* _AUFGABENLISTE_:
• a. Wiederhole aus dem Text über das Ostseebad Müritz wortgetreu die Stelle, die bei „Fortsetzung“ einsetzt, und schließe nach „7-8 M täglich.“ ab.
• b. Schreibe den Text über das Ostseebad Müritz im Anschluss an seinen letzten Satz weiter.

* _BEREITGESTELLTER AUSZUG_:
Fortsetzung
Dagegen sehr zu empfehlen für kathol. Geistliche und Laien ist das nicht weit von Wustrow gelegne Ostseebad Müritz. Daselbst befindet sich eine katholische Kirche bezw. Eine Kapelle und eine katholische Seelsorgstelle. Dem Geistlichen ist dort Gelegenheit gegeben täglich zu zelebrieren und die katholischen Laien können täglich, oder wenigstens jeden Sonntag den Gottesdienst besuchen. In Müritz ist ein kathol. Kinderheim und ein vom Bischof von Osnabrück errichtetes Kurhaus für Kurgäste jeder Konfession. Für Kost und Verpflegung werden gezahlt 7-8 M täglich.

* _INHALT DES DATENSATZES_:
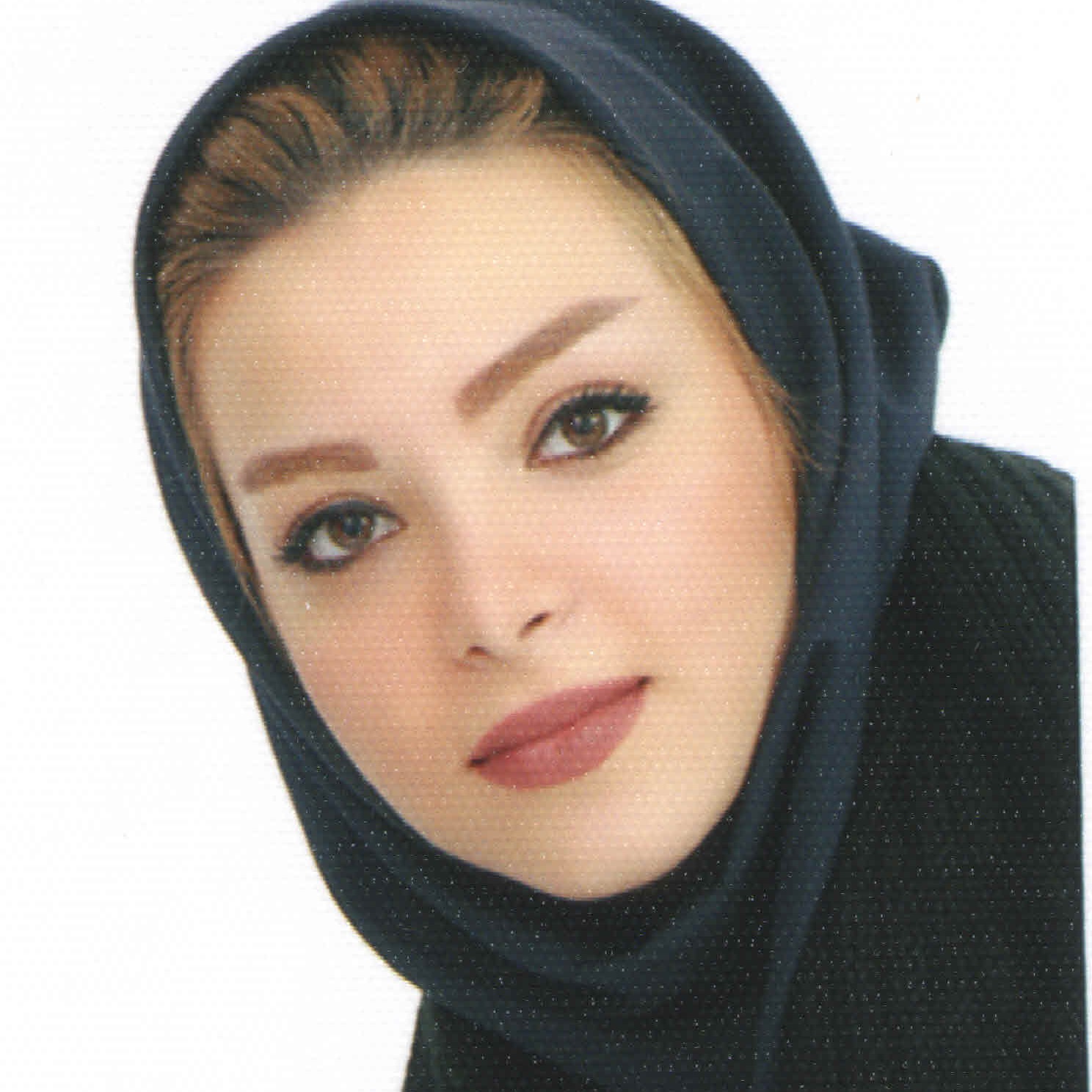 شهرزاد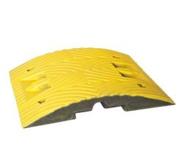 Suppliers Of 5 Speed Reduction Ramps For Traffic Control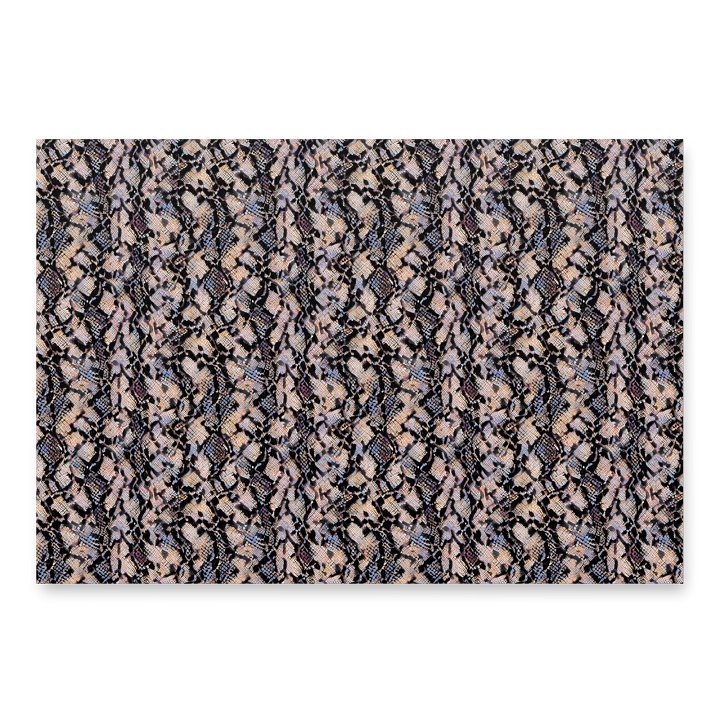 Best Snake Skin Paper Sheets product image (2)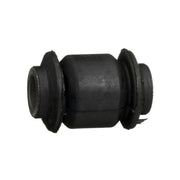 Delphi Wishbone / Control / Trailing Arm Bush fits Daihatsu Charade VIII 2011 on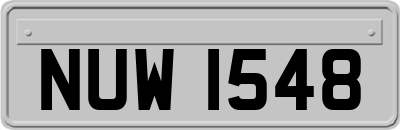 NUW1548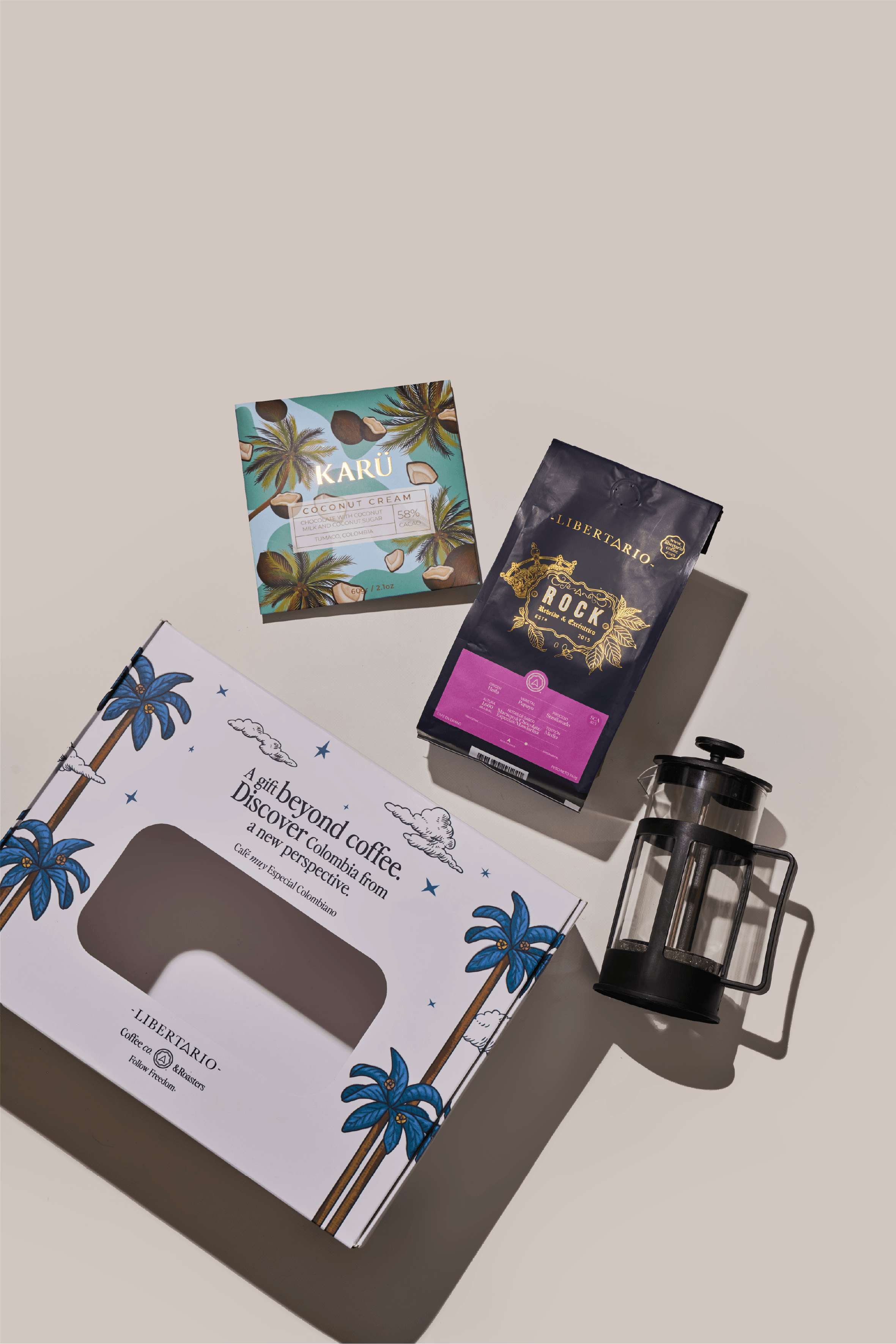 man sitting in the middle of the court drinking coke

* _ANTWORTEN IM ÜBERBLICK_:
• a.
Fortsetzung
Dagegen sehr zu empfehlen für kathol. Geistliche und Laien ist das nicht weit von Wustrow gelegne Ostseebad Müritz. Daselbst befindet sich eine katholische Kirche bezw. Eine Kapelle und eine katholische Seelsorgstelle. Dem Geistlichen ist dort Gelegenheit gegeben täglich zu zelebrieren und die katholischen Laien können täglich, oder wenigstens jeden Sonntag den Gottesdienst besuchen. In Müritz ist ein kathol. Kinderheim und ein vom Bischof von Osnabrück errichtetes Kurhaus für Kurgäste jeder Konfession. Für Kost und Verpflegung werden gezahlt 7-8 M täglich.

• b.
Hätte Wustrow nur einen katholischen Betsaal oder eine kleine Kapelle, so wäre es wegen seiner Ruhe und wegen des guten kräftigen Klimas sehr wohl zu empfehlen. Hoffentlich wird die Badeverwaltung Wustrows dafür sorgen, daß auch Katholiken, die dahin kommen, ihren religiösen Pflichten genügen können, indem sie einen kath. Beetsaal errichten läßt. In die Zeit unseres Aufenthaltes in Wustrow fiel der Fronleichnamstag. Die meisten Katholiken hätten an diesem Festtage wohl gerne eine hl. Messe wenigsten Besucht. Gewiß hat sich der Leiter des Fremdenverkehrskomitees alle Mühe gegeben und hat keine Kosten gescheut, um den Katholiken des Sonderzuges den Besuch einer hl. Messe zu ermöglichen. Er hat den kathol. Geistlichen des Ostseebades Müritz gebeten, eine hl. Messe zu lesen.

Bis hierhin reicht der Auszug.